L’ancien ministre de l’Intérieur français n’est pourtant pas le seul des candidats à l'Elysée à courtiser ceux de ses compatriotes qui, pour des raisons professionnelles, fiscales ou personnelles, ont choisi de s’exiler de l’Hexagone. Les 2,2 millions de Français établis à l’étranger représentent un vivier inépuisable de voix potentielles, le 8ème département hexagonal en terme d’importance électorale.
Cette année, quasiment un expat sur deux est inscrit sur les listes électorales. Le chiffre a quasiment triplé depuis la dernière échéance présidentielle : de 380 000 inscrits en 2002, ils sont désormais 821 600.
A cet égard, les opérations-séduction des prétendants à l’Elysée ont été variées et fréquemment virtuelle : utilisation des listings des consulats, mailings intensifs et déplacements soigneusement choisis. « 45% des Français expatriés sont concentrés sur le territoire européen, » rappelle Hélène Charveriat, déléguée générale de l’Union des Français de l’étranger (UFE). « Les communautés suisse, belge puis anglaise sont les plus importantes».

Consigne
Pouvez-vous citer le passage sur les Français de l'étranger qui s'ouvre sur les mots contenant « Cette année, quasiment » et se referme sur « désormais 821 600. » ?

Extrait de données
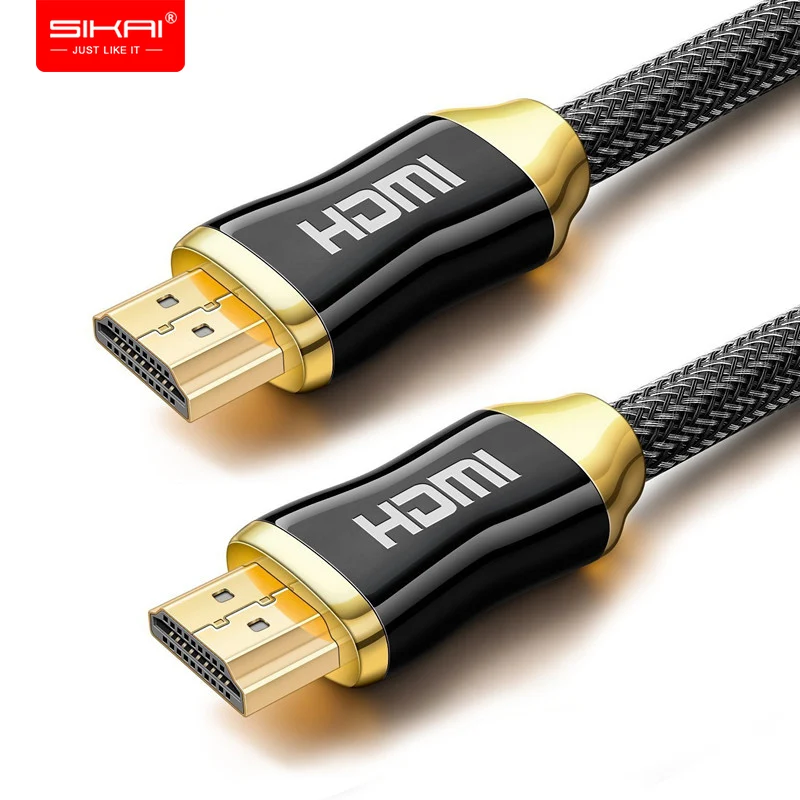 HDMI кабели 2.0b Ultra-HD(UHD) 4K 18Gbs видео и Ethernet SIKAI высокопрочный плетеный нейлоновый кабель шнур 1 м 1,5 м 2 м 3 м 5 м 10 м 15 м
---
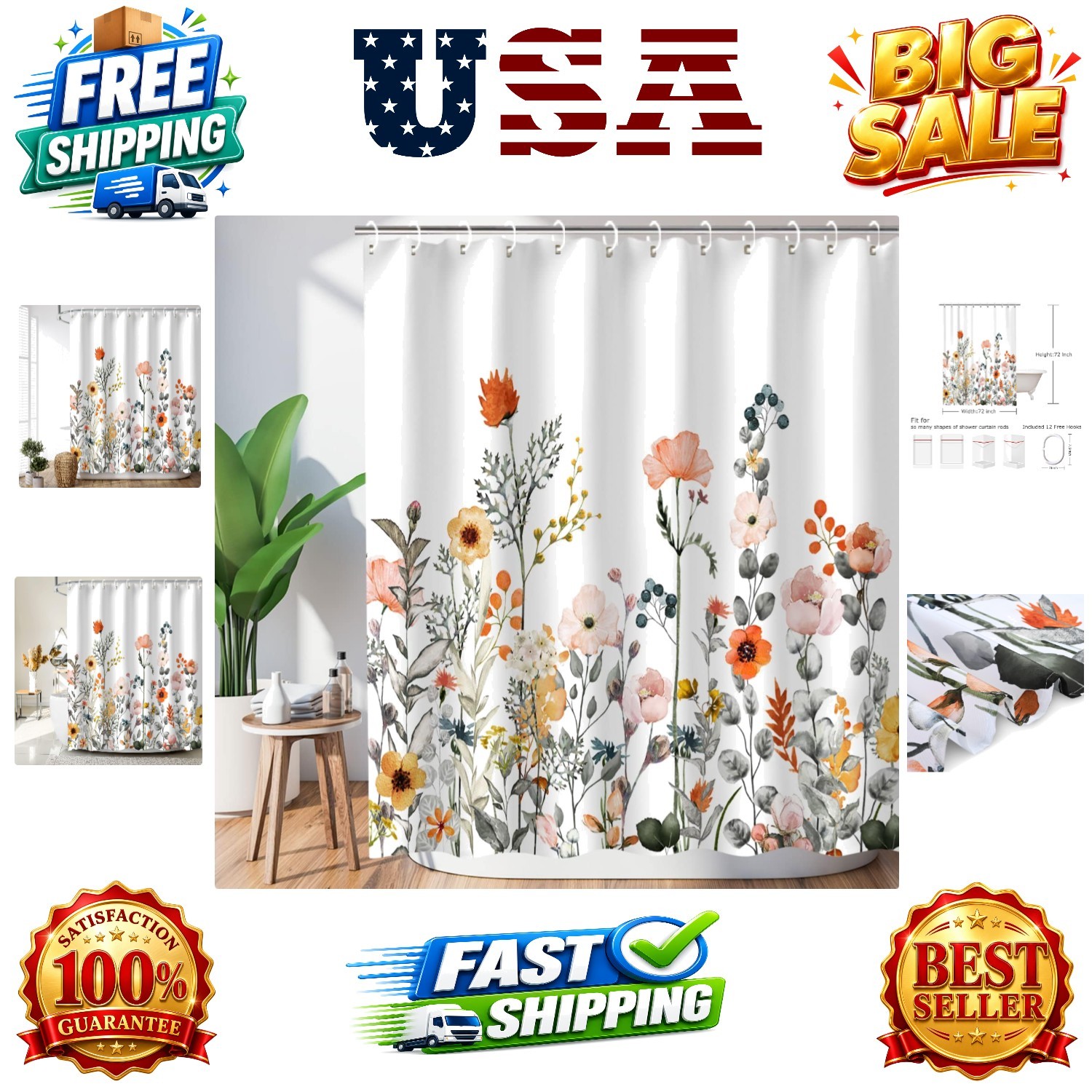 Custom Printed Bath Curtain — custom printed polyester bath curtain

Tâche accomplie
Cette année, quasiment un expat sur deux est inscrit sur les listes électorales. Le chiffre a quasiment triplé depuis la dernière échéance présidentielle : de 380 000 inscrits en 2002, ils sont désormais 821 600.